Introduction

Read This First

Much of each site is automatically themed using CSS. Do not override this with inline styles (style="....")- use CSS classes only (class="....") Use this site as a reference, and use similar existing pages as a guide. If there's a conflict, the information on this site takes priority - many pages may still be using older styles until they get updated.

The Most Important Tip

Focus on the content, not the layout. Let the system worry about laying out your content, you should focus on inputting the data and describing it with classes so the system knows what to do with it. This is especially important because of different sizes of screen in use by users – the system may format things differently depending on the screen size the user has. It can be tempting to set widths on columns, for example, to make everything line up nicely. If you do this, you'll probably mess up the layout for people using screen sizes different to yours, and risk making it unreadable on mobile devices.

Sometimes this means content will simply "stack" on the page vertically. Don't worry about this, it's necessary for many users of smaller screens.

Keep It Simple.

Don’t overthink. Treat it like an word-processed document, not a DTP package.
Don’t consider where things need to appear on the user’s screen, as the system is designed to handle all of that – trying to override this can just end up with browsers getting confused and content accidentally overlapping.

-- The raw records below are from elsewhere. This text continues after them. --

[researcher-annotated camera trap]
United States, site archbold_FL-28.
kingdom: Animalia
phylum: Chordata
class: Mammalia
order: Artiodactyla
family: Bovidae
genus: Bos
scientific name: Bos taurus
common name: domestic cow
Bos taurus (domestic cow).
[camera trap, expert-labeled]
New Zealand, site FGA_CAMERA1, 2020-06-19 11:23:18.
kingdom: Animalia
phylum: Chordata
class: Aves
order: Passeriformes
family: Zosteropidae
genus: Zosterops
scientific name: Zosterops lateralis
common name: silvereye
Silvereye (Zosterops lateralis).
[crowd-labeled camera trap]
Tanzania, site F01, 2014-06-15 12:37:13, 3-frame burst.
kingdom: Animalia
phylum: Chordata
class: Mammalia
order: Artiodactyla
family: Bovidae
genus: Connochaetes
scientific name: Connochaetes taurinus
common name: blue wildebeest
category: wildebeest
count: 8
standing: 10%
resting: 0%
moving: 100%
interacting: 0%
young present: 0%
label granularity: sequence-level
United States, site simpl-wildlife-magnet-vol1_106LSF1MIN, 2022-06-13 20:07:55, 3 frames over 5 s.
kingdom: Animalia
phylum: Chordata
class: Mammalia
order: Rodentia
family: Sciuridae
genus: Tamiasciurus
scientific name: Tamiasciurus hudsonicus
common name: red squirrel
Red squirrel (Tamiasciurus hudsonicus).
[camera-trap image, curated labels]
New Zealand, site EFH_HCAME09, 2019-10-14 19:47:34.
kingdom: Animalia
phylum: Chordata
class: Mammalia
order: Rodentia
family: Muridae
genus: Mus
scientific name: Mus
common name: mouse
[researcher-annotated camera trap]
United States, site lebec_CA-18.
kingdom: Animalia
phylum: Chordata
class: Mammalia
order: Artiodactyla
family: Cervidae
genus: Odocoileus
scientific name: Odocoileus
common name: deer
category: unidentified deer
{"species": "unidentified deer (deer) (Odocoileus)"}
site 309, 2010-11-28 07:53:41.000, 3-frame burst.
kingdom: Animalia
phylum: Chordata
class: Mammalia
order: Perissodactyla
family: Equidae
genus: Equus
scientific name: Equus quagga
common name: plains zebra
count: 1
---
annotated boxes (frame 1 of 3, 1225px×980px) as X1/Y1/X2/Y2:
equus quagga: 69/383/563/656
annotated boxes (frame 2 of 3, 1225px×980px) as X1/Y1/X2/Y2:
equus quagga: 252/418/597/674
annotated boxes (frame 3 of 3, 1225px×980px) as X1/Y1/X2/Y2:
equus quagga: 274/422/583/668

We cannot emphasise this enough - the website will handle layout. Your job is content and tagging it so the website knows which types of layout to apply.

Mobile/Desktop Formatting

In an attempt to make the site display at its best on both mobile and desktop, pages should not interfere with our attempts to format to the width of the browser. Individual tables are handled via Javascript which attempts to wrap them in a scrolling div without affecting the rest of the page.